J’ai cependant une remarque sur l’intérêt sur SMIC, en général (en dehors des cas spécifiques de la France ou de la Suisse) :
En effet, au SMIC correspond un coût minimal légal de la main d’œuvre. Or, un employeur n’embauchera jamais quelqu’un qui lui coûte ou risque de lui coûter plus qu’il ne rapporte.
Le résultat, c’est que toute personne dont la rentabilité minimale n’est pas au moins égale au coût (total) du salaire minimal que les employeurs peuvent offrir restera sur le carreau. Et ce, quel que soit le niveau du SMIC, même très bas.
Les moins aptes, les moins qualifiés, les moins adaptés aux besoins du marché sont aussi les premières victimes du SMIC.
En revanche, pour ceux qui disposent déjà d’un emploi, le SMIC peut devenir une rente de situation, si peut qu’il dépasse leur rémunération. Il devient alors confortable de brailler dans la rue comme on sait le faire en France pour obtenir du gouvernement qu’il exclue encore un peu plus de gens du monde du travail en augmentant le SMIC. C’est plus simple que de s’asseoir à la table des négociations en face du patron et lui démontrer que la rentabilité d’untel ayant augmenté, son salaire doit suivre la même voie.

= Objectifs =
[a] Réécrivez le passage du texte qui commence par « Le résultat, c’est » et se poursuit jusqu'à « victimes du SMIC. », en changeant « sur le carreau » en « sans emploi ».
[b] D'après le texte, qui sont les premières victimes du SMIC ?
Les enregistrements proviennent d'une autre source.

= Données fournies =
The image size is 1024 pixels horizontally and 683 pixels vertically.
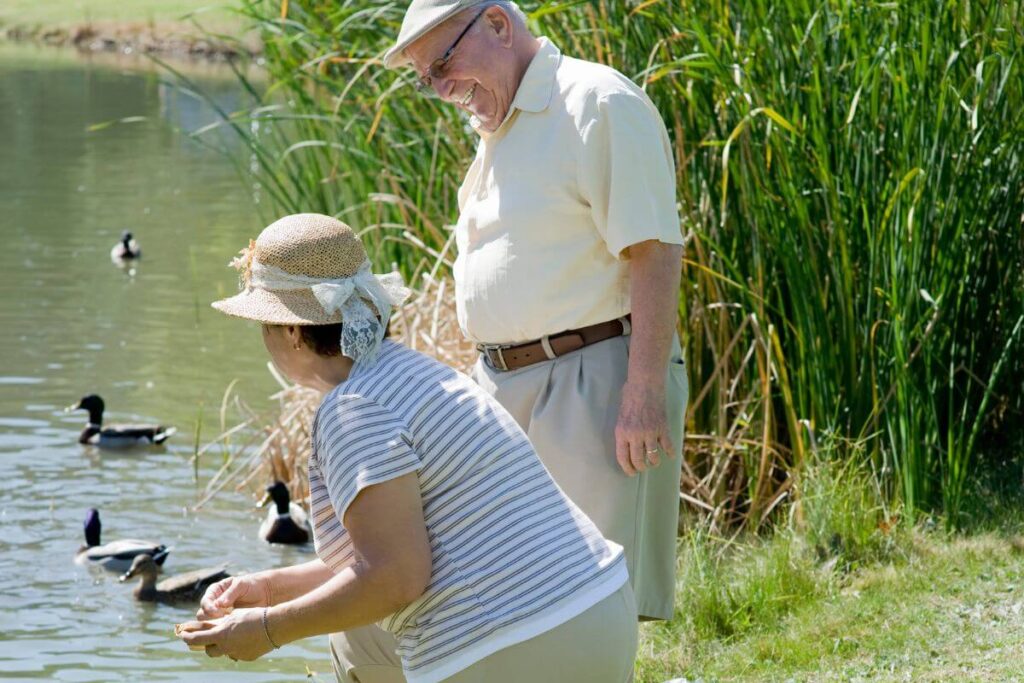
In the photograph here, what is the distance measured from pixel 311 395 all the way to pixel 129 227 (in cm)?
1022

...

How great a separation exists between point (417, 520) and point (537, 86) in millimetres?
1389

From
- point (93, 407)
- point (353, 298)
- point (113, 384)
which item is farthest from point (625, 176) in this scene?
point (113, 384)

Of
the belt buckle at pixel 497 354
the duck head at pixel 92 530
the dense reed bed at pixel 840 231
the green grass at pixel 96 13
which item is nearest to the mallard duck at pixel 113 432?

= Réponses correctes =
[a]
Le résultat, c’est que toute personne dont la rentabilité minimale n’est pas au moins égale au coût (total) du salaire minimal que les employeurs peuvent offrir restera sans emploi. Et ce, quel que soit le niveau du SMIC, même très bas.
Les moins aptes, les moins qualifiés, les moins adaptés aux besoins du marché sont aussi les premières victimes du SMIC.

[b] Les moins aptes, les moins qualifiés et les moins adaptés aux besoins du marché.